I know what he does and it is a job which involves him in some very public things. I can understand his attitude in public. But that’s his job out there. Not in here.

It made me think about what I was told, when I came in. Leave your brain and your affairs at the door. Come in and listen and learn. Took me a while to learn to separate myself from the affairs of the world and to adjust myself to what goes on in the world of getting sober and staying sober.

In here I was to learn what it meant to share my experience, strength, and hope. The solution to my disease of alcoholism. To listen to others, who were doing the same. This was done in the context of the Twelve Steps, the BB, and the 12&12. Just as important I was to hear why the Twelve Traditions were so important to, not only the group, but AA as a whole.

I learned that my life “out there” had no place “in here”. But that what I learned in here I was to take out there. And what I was to bring out there was going to change my life and how I lived it out there. I also learned that what I had learned out there had no value in here. But all my problems out there would eventually be solved by what I was learning in here.

As I have progressed in growing along spiritual lines, I have come to learn the truth of all of this. Gradually I began to experience what life was all about. Something I had no idea of before I came here. I was to learn to stop making mountains out of molehills. To end the life of conflict I had grown so accustomed to in my active alcoholism. To begin to live life on a mature and adult level for the first time. To begin to learn how to control my emotions and not allow my feelings to run my life.

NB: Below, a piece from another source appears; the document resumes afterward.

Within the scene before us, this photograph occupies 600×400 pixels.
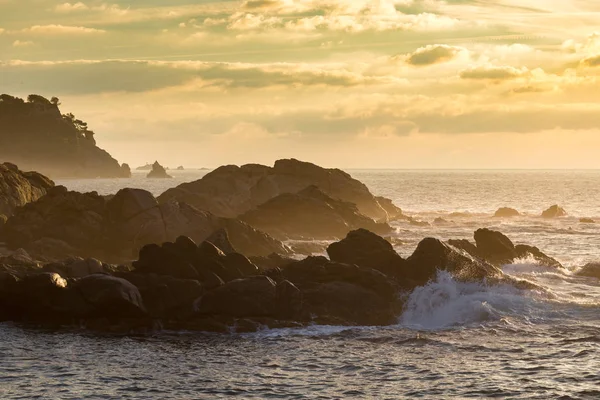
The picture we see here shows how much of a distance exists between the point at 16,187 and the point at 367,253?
4335 cm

All this took time. But it has been worth it. I value this life I have today. When I go in the rooms I know that I have a safe haven to learn again and again what it is like to live in peace and serenity. I can take what I learn and apply it to my life out there. To me it means what it is to be sober and live a sober life.

I am so grateful to my sponsor and those old timers, who, without hesitation, spoke so plainly and directly to me, when they told me to leave my brains at the door and everything else I had lived and learned out there. They showed me how to live and stay sober.